New novels take trips through time, territory



November 7, 2018 - 11:00 AM

Any new book by Barbara Kingsolver is an event to be noted.  She’s only published eight novels in a career of three decades — about as many as James Patterson in a single year.  Best known is perhaps “The Poisonwood Bible,” a huge bestseller which was also a finalist for the Pulitzer Prize. So take notice:  Kingsolver has a new novel, “Unsheltered.”  Half of the dual narrative is set in the present, with a former magazine editor and her former college professor husband both facing ruin due to the closing of their employers. They live in a house which is falling apart, which may be a metaphor for how they view the time they live in. The other half is set in the same locale in the 1870s and involves a teacher and a scientist. The common thread, other than the setting, is the dismay of the characters in both time periods at the path politics is taking, particularly politicians with a disregard for science. “Unsheltered” is currently number four on the best seller list.

Jude Deveraux moves into new territory with her new book “A Willing Murder.” Having won lasting devotion from many readers for her romances, she now offers a highly reviewed mystery featuring as its main character a — yes — bestselling romance author. Sara Medlar retires to her Florida hometown. She takes in two long-term house guests: Jack, hired to remodel the big house she lives in, and her niece Kate, who recently took a job in the same town.  Kate and Jack don’t get along at all. However, when human remains are found on the property all three work together to solve a 20-year-old mystery, one in which the locals don’t seem too anxious to have the truth come to light.
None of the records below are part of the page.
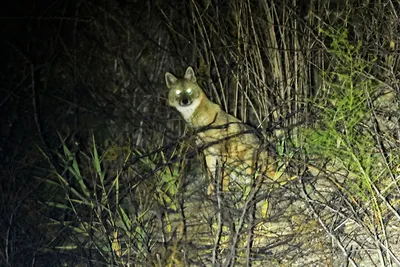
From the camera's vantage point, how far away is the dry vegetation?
3.82 metres

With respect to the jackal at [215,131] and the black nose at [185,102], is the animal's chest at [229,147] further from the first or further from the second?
the black nose at [185,102]

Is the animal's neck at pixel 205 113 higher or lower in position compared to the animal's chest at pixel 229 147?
higher

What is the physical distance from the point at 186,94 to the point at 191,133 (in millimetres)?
407

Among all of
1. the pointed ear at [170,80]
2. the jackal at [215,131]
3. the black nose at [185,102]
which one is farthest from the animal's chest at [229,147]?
the pointed ear at [170,80]

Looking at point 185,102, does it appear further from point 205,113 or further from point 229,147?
point 229,147

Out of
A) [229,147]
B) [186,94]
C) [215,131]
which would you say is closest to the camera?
[229,147]

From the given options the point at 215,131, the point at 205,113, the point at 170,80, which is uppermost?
the point at 170,80

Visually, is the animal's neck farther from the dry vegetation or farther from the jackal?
the dry vegetation

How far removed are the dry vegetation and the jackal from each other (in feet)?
0.44

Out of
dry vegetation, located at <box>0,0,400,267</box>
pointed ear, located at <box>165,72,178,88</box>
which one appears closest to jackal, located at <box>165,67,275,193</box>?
pointed ear, located at <box>165,72,178,88</box>

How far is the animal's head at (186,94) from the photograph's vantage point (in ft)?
16.0

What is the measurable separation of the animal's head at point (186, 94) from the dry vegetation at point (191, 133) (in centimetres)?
19

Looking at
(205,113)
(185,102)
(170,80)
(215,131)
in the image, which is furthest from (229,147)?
(170,80)

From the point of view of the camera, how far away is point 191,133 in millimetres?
4637
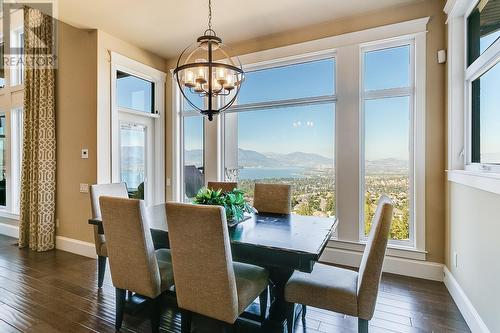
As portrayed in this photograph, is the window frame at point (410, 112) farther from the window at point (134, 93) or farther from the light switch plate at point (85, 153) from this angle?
the light switch plate at point (85, 153)

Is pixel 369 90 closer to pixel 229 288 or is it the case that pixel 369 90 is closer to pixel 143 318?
pixel 229 288

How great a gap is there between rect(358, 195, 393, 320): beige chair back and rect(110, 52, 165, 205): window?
11.6ft

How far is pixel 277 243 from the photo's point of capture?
5.73 feet

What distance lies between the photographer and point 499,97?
1952mm

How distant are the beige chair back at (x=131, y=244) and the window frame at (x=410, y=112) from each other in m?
2.57

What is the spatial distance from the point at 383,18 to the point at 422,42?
544 millimetres

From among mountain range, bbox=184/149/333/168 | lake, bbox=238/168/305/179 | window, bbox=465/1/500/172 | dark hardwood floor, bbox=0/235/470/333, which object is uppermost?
window, bbox=465/1/500/172

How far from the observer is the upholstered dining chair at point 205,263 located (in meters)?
1.49

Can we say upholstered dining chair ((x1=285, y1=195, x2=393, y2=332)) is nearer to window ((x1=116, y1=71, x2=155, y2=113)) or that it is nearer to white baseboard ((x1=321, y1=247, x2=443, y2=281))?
white baseboard ((x1=321, y1=247, x2=443, y2=281))

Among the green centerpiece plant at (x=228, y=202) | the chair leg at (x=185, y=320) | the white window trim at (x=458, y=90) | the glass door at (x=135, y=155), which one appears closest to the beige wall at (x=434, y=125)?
the white window trim at (x=458, y=90)

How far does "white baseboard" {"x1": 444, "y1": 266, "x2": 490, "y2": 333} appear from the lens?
6.33 ft

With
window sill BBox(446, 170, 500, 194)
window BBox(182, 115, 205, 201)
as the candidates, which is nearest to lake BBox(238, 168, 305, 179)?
window BBox(182, 115, 205, 201)

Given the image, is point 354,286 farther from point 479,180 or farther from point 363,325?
point 479,180

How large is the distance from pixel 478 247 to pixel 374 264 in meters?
1.15
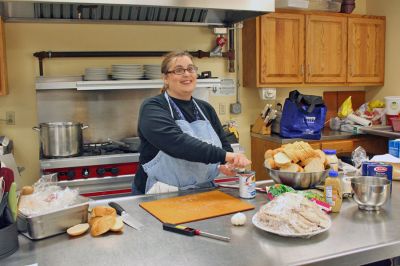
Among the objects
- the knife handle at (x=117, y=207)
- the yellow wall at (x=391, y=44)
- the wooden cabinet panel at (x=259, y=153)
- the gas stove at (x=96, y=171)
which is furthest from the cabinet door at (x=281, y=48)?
the knife handle at (x=117, y=207)

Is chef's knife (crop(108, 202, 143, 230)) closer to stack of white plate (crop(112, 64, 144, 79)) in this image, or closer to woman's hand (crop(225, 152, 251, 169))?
woman's hand (crop(225, 152, 251, 169))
“Daughter of a Daughter of a Queen” by Sarah Bird is a novel based on the real-life but little-known Cathy Williams, the first African American woman to serve in the U.S. Army. Born a slave in Missouri, she works for General Sheridan after her liberation in 1864.  After the war, refusing to slip into any role society designed for her, she dresses as a man and enlists in the Army as William Cathay.  She serves in the West as a Buffalo Soldier.